#### Trecho para leitura

Tanto é verdade que a lógica do reajuste impõe que a iniciativa parta do contratado, que a Lei nº 11.079, de 30.12.2004 - que instituiu normas gerais para licitação e contratação de parceria público-privada - restou previsto no 1º, do art. 5º, que "as cláusulas contratuais de atualização automática de valores baseadas em índices e fórmulas matemáticas, quando houver, serão aplicadas sem necessidade de homologação pela Administração Pública, exceto se esta publicar, na imprensa oficial, onde houver, até o prazo de 15 (quinze) dias após apresentação da fatura, razões fundamentadas nesta Lei ou no contrato para a rejeição da atualização."

Ora, fica claro que se a própria fatura já pode ser apresentada pelo contratado (parceiro privado), reforça a ideia de que a Administração Pública apenas confirma os cálculos apresentados, não sendo ela a responsável pela aplicação automática da cláusula contratual.

########
#### Trecho de origem

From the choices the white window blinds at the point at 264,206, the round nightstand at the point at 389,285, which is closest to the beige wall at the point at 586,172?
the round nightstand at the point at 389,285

########

• _Instruções_:
a) Transcreva do trecho sobre o reajuste contratual tudo o que vai desde "Ora, fica claro" até "da cláusula contratual.".
b) Reescreva em forma de lista o parágrafo do trecho sobre o reajuste contratual que começa por "Tanto é verdade que a lógica do reajuste", mantendo seus fatos principais.

• _Respostas_:
a)
Ora, fica claro que se a própria fatura já pode ser apresentada pelo contratado (parceiro privado), reforça a ideia de que a Administração Pública apenas confirma os cálculos apresentados, não sendo ela a responsável pela aplicação automática da cláusula contratual.

b)
- A lógica do reajuste impõe que a iniciativa parta do contratado.
- A Lei nº 11.079, de 30.12.2004, instituiu normas gerais para licitação e contratação de parceria público-privada.
- Segundo seu art. 5º, as cláusulas de atualização automática de valores baseadas em índices e fórmulas matemáticas são aplicadas sem necessidade de homologação pela Administração Pública.
- A exceção ocorre se a Administração publicar na imprensa oficial, até 15 dias após a apresentação da fatura, razões fundamentadas na Lei ou no contrato para rejeitar a atualização.